Start of EXCERPTED PASSAGE

Global concurrency limits allow you to manage execution efficiently by controlling how many tasks, flows, or other operations can run simultaneously. Unlike other concurrency controls in Prefect that are scoped to specific objects (like deployments or work pools), global concurrency limits can be applied to any Python-based operation in your codebase.

They are ideal for:

* **Resource optimization**: Preventing resource exhaustion by limiting concurrent database connections, API calls, or memory-intensive operations
* **Preventing bottlenecks**: Ensuring systems don't become overwhelmed with too many simultaneous requests
* **Customizing task execution**: Fine-tuning how work is distributed across your infrastructure

## Concurrency limits vs rate limits

While both global concurrency limits and rate limits control execution flow, they serve different purposes and work differently:

**Concurrency limits** control how many operations can run **at the same time**. When you use the `concurrency` context manager, a slot is occupied for the entire duration of the operation and released when the operation completes.

End of EXCERPTED PASSAGE
Start of SUPPLIED INFORMATION

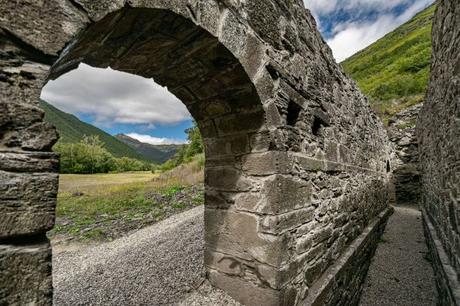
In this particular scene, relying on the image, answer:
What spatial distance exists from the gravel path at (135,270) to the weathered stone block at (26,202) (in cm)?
209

End of SUPPLIED INFORMATION

[PARTS OF THE EXERCISE]:
- A) List the three uses that the passage on Prefect's global concurrency limits says these limits are ideal for, giving each by its bolded name.
- B) From the passage on Prefect's global concurrency limits, print the stretch that begins at the words "While both global" and stops after "the operation completes.".
- C) Proceed with the passage on Prefect's global concurrency limits, picking up right after its last sentence.

[ANSWERS PROVIDED]:
- A)
Resource optimization
Preventing bottlenecks
Customizing task execution

- B)
While both global concurrency limits and rate limits control execution flow, they serve different purposes and work differently:

**Concurrency limits** control how many operations can run **at the same time**. When you use the `concurrency` context manager, a slot is occupied for the entire duration of the operation and released when the operation completes.

- C)
**Rate limits** control how **frequently** operations can start. When you use the `rate_limit` function, a slot is occupied briefly and then released automatically at a controlled rate determined by `slot_decay_per_second`.

The core difference is **when slots are released**:

* **Concurrency limit**: Slot released when the context manager exits (operation completes)
* **Rate limit**: Slot released at a controlled rate regardless of operation duration

### When to use each

Choose **concurrency limits** when:

* You need to limit the number of simultaneous operations (e.g., database connections)
* Operations have varying durations
* You want to prevent resource exhaustion

Choose **rate limits** when:

* You need to control the frequency of requests (e.g., API rate limiting)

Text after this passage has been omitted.